May 24: The world’s biggest iron ore miner destroys the rock shelters in Juukan Gorge, one of which showed evidence of continual human habitation dating back 46,000 years.
May 27: Rio Tinto issues a statement saying it is sorry that the “recently expressed concerns” of the Puutu Kunti Kurrama and Pinikura (PKKP) people did not arise during discussions. PKKP on June 5 rejects that characterisation and says the significance of Juukan Gorge had long been emphasized.
June 11: Rival BHP Group said it would not disturb any sites around a planned $2.9 billion South Flank expansion in Western Australia without further study and consultation with traditional owners to better understand the cultural significance of the area.
June 11: Australian Senate refers the Juukan Gorge incident to the Joint Standing Committee on Northern Australia for an inquiry.
June 12: Rio Tinto Chief Executive Jean-Sébastien Jacques addresses the incident for the first time, and pledges to cooperate fully with the Australian government inquiry.

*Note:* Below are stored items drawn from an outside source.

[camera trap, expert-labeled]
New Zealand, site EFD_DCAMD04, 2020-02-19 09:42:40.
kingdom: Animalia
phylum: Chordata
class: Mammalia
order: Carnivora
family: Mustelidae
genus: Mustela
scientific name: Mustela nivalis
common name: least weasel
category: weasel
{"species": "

June 19: Rio launches an internal board-led review and says it will look at ways to improve its internal processes and governance following public outcry.
Aug. 7: Rio did not tell the PKKP about three alternative mine plans, its CEO tells the parliamentary inquiry, despite saying it had won fully informed consent for blasting.
Aug. 7: Fortescue Metals Group says it will review its plans at an iron ore mine in Western Australia after an Indigenous group said a planned expansion threatened sacred sites, including a 60,000-year-old rock shelter.
Aug. 24: Rio’s board-led review finds procedural faults and cuts the short-term bonuses of some senior executives but stops short of leadership overhaul. The review is not well received by the public and investors who say it lacks accountability.
Sept. 11: Bowing to stakeholder outcry, Rio parts ways with its chief executive and two deputies.
Oct. 29: Investors worth $10.2 trillion step up pressure on mining companies, write to boards of 78 miners asking for more information about how they manage their relationships with First Nations people.
Dec. 9: A parliamentary inquiry calls on Rio Tinto to pay restitution to Indigenous Australians affected by the destruction and also fully reconstruct the rock shelters in the Pilbara region.
Dec. 17: Rio Tinto names finance head Jakob Stausholm as its next chief executive, defying expectations it would pick an external candidate to repair the image from the destruction of the rock shelters.